Blood transfusion can be a life-saving intervention. However, like all treatments, it may result in acute or delayed complications and carries the risk of transfusion-transmissible infections, including HIV, hepatitis viruses, syphilis, malaria and Chagas disease.
The safety and effectiveness of transfusion depend on two key factors:
• A supply of blood and blood products that are safe, accessible at reasonable cost and adequate to meet national needs
• The appropriate clinical use of blood and blood products.
Transfusion is often unnecessary for the following reasons.
1. The need for transfusion can often be avoided or minimized by the prevention or early diagnosis and treatment of anaemia and conditions that cause anaemia.
2. Blood is often unnecessarily given to raise a patient’s haemoglobin level before surgery or to allow earlier discharge from hospital. These are rarely valid reasons for transfusion.
3. Transfusions of whole blood, red cells or plasma are often given when other treatments, such as the infusion of normal saline or other intravenous replacement fluids would be safer, less expensive and equally effective for the treatment of acute blood loss.
4. Patients’ transfusion requirements can often be minimized by good anaesthetic and surgical management.
5. If blood is given when it is not needed, the patient receives no benefit and is exposed to unnecessary risk.

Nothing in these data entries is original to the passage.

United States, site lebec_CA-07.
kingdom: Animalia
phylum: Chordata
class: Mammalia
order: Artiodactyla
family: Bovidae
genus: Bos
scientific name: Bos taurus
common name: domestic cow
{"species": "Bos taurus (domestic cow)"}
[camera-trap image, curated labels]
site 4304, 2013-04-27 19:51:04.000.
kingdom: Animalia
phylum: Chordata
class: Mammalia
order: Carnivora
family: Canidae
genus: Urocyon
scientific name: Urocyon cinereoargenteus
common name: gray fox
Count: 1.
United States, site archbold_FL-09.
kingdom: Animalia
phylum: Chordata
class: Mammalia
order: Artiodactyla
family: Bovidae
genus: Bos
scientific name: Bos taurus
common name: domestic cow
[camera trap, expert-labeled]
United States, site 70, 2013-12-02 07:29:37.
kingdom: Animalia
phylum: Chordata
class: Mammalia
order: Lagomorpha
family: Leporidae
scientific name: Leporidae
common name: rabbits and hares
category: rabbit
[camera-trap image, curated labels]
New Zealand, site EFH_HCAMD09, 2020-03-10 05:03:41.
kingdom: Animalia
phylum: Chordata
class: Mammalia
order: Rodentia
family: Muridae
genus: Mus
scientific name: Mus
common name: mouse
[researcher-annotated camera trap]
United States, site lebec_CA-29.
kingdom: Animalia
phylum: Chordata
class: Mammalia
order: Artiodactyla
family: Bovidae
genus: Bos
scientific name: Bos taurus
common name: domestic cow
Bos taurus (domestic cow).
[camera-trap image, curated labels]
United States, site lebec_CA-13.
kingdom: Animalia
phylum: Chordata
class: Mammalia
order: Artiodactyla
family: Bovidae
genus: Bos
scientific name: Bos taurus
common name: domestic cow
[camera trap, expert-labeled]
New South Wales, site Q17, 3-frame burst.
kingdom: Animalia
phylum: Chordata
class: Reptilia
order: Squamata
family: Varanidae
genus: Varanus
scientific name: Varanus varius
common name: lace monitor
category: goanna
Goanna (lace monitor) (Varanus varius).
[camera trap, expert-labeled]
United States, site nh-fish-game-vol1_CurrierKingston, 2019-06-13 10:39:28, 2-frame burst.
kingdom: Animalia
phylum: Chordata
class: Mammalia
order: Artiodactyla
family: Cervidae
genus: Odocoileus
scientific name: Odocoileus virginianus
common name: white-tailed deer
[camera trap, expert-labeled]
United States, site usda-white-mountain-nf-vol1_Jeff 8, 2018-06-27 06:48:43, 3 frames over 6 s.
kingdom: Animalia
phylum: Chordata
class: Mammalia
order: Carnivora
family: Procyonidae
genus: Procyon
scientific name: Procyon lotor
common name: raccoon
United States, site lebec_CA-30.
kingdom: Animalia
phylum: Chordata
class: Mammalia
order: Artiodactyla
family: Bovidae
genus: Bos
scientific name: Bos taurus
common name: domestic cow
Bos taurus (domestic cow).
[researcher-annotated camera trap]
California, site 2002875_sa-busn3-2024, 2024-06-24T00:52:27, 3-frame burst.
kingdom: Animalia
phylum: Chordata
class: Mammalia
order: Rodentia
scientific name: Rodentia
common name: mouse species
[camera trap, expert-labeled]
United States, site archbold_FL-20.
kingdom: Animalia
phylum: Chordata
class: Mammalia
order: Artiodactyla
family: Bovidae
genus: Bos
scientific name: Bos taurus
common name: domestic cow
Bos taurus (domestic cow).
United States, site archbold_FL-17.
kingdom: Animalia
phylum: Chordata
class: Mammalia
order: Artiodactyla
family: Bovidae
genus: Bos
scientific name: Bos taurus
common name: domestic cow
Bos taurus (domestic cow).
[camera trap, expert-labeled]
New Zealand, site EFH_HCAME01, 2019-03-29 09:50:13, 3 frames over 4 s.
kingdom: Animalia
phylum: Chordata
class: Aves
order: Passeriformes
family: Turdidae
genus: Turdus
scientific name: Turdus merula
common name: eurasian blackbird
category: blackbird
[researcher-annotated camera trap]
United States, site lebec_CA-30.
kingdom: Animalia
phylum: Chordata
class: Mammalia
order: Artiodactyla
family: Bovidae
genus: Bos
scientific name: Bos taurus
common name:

6. Blood is an expensive, scarce resource. Unnecessary transfusions may cause a shortage of blood products for patients in real need.
The risks of transfusion
In some clinical situations, transfusion may be the only way to save life or rapidly improve a serious condition. However, before prescribing blood or blood products for a patient, it is always essential to weigh up the risks of transfusion against the risks of not transfusing.
Red cell transfusion
1. The transfusion of red cell products carries a risk of serious haemolytic transfusion reactions.
2. Blood products can transmit infectious agents, including HIV, hepatitis B, hepatitis C, syphilis, malaria and Chaga’s disease to the recipient.
3. Any blood product can become contaminated with bacteria and very dangerous if it is manufactured or stored incorrectly.
1. Plasma can transmit most of the infections present in whole blood.
2. Plasma can also cause transfusion reactions.
3. There are few clear clinical indications for plasma transfusion. The risks very often outweigh any possible benefit to the patient.
The quality and safety of all blood and blood products must be assured throughout the process from the selection of blood donors through to their administration to the patient. This requires:
1. The establishment of a well-organized blood transfusion service with quality systems in all areas.
2. The collection of blood only from voluntary non-remunerated donors from low-risk populations and rigorous procedures for donor selection.
3. The screening of all donated blood for transfusion-transmissible infections: HIV, hepatitis viruses, syphilis and, where appropriate, other infectious agents, such as Chaga’s disease and malaria.
4. Good laboratory practice in all aspects of blood grouping, compatibility testing, component preparation and the storage and transportation of blood and blood products.
5. A reduction in unnecessary transfusions through the appropriate clinical use of blood and blood products, and the use of simple alternatives to transfusion, wherever possible. Whatever the local system for the collection, screening and processing of blood, clinicians must be familiar with it and understand any limitations that it may impose on the safety or availability of blood.